Archives Housekeeping¶

Overview¶

If you use archives to store data on long term object storage, you will need to define a strategy to clean old data.

The Punch provides a ready-to-use archives-housekeeping application. It can be included in one of your channel to clean old data periodically.

Prerequisites¶

Elastic mapping¶

The archives-housekeeping application reads archives metadata from Elasticsearch. When archiving, metadata should be indexed on an index configured with mapping_archive.json.

Here is the command to load this mapping on the Standalone:

curl -X POST localhost:9200/_template/mapping_archive \
      -H "Content-Type: application/json" \
      -d @$PUNCHPLATFORM_CONF_DIR/resources/elasticsearch/mapping_archive.json

Permissions¶

In case of filesystem, do not forget to give read+write permissions to the archive folder. When running this application in Shiva, the Punch daemon user must have those permissions on the archive data.

Configuration¶

Here is a configuration example from standalone that cleans

data older than 1 hour on File System

data older than 3 days on Minio

archiving_pools:
  # File system
  - devices_addresses:
      - file:///tmp/archive-logs/storage
    pool: mytenant
    retention: 1h
    max_deletion_percentage: 100
    es_cluster_id: common
    es_index: mytenant-archive
    es_bulk_size: 1000
    es_timeout: 10s
    delete_metadata: all_devices

  # Minio
  - devices_addresses:
      - http://localhost:9200
    pool: mytenant
    retention: 3d
    max_deletion_percentage: 100
    es_cluster_id: common
    es_index: mytenant-archive
    es_bulk_size: 1000
    es_timeout: 10s
    delete_metadata: all_devices
    access_key: minioadmin
    secret_key: minioadmin

Parameters¶

Mandatory Parameters¶

devices_addresses (array of string)

Array of devices addresses.
For Ceph, the address is the absolute path to the ceph cluster configuration file.
with format ceph_configuration://<path>.
For File-System, the address is the absolute path of the archive root directory with format file:///<path>.
For Minio, the address is the URL to the Minio cluster with format http://<url>.
pool (string)

Archiving pool name. It is the tenant name by default.
retention (string)

Retention time. All data with batch.latest_ts older than specified retention will be deleted. Available formats:
- Seconds : 30s, 30secs, 30seconds.
- Minutes : 1m, 10mins, 2minutes.
- Hours : 1h, 1hrs, 1hours.
- Days : 1d, 1day, 1days.
max_deletion_percentage (decimal)

Maximum deletion percentage compared with the whole cluster data. This feature exists to prevent accidental deletion: operation will fail if we ask to delete more that x% of data.

########################################

> REQUIRED TASKS:
(1) Answer these questions about the archives housekeeping page:
(a) Where does the archives-housekeeping application read archives metadata from?
(b) What retention value does the configuration example set for Minio?
(c) What is the archiving pool name by default?
(2) Please reproduce the archives housekeeping page word for word from "Elastic mapping¶" to "the archive data.".
(3) Resume the archives housekeeping page right after its last sentence.

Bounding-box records
########################################

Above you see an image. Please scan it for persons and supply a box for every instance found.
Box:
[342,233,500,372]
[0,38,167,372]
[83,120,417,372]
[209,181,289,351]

########################################

> SOLVED TASKS:
(1)
(a) Elasticsearch
(b) 3d (3 days)
(c) The tenant name

(2)
Elastic mapping¶

The archives-housekeeping application reads archives metadata from Elasticsearch. When archiving, metadata should be indexed on an index configured with mapping_archive.json.

Here is the command to load this mapping on the Standalone:

curl -X POST localhost:9200/_template/mapping_archive \
      -H "Content-Type: application/json" \
      -d @$PUNCHPLATFORM_CONF_DIR/resources/elasticsearch/mapping_archive.json

Permissions¶

In case of filesystem, do not forget to give read+write permissions to the archive folder. When running this application in Shiva, the Punch daemon user must have those permissions on the archive data.

(3)
Set to 100.0 to disable this protection.
es_cluster_id (string)

Elasticsearch cluster used to store objects meta-data.
es_index (string)

Elasticsearch index containing objects meta-data (will be appended -*)

Security Parameters¶

credentials.user (string)

Username to authenticate to ES cluster. Needs credentials.password configuration.
credentials.password (string)

Password to authenticate to ES cluster. Needs credentials.user configuration.
credentials.token (string)

Token string to authenticate to ES cluster. Needs credentials.token_type configuration.
credentials.token_type (string)

Token type used to authenticate to ES cluster. Needs credentials.token configuration.
ssl (Boolean)

If true, encrypt the connection to the ES cluster with TLS
ssl_private_key (String)

Path to the client's private key for TLS connection
ssl_private_key_password (String)

Password for client's private key for TLS connection
ssl_private_key_alias (String)

Alias for client's private key for TLS connection
ssl_certificate (String)

Path to the client's certificate for TLS connection
ssl_trusted_certificate (String)

Path to the client's CA file for TLS connection
ssl_keystore_location (String)

Path to the client's keystore for TLS connection
ssl_keystore_password (String)

Password for client's keystore for TLS connection
ssl_truststore_location (String)

Path to the client's truststore for TLS connection
ssl_truststore_password (String)

Password for client's truststore for TLS connection
user (string)

Only for Ceph. Ceph user name.
access_key (string)

Only for Minio. Minio access key.
secret_key (string)

Only for Minio. Minio secret key.

Optional Parameters¶

delete_metadata (string)
Deletion strategy regarding metadata. Default: "always". Possible values:
- "always": metadata is always deleted after processing devices.
- "never": metadata is never deleted after processing devices.
- "all_devices": metadata is deleted only when all devices are cleaned by housekeeping. If some devices were not cleaned (because they were not specified or because the application failed to clean the device) then the application updates the metadata to keep the device where the archive is still present. This is the recommended behavior for production.
es_bulk_size (int)

Size of elastic bulk request containing delete and update metadata actions. Default: 1000
es_timeout (String)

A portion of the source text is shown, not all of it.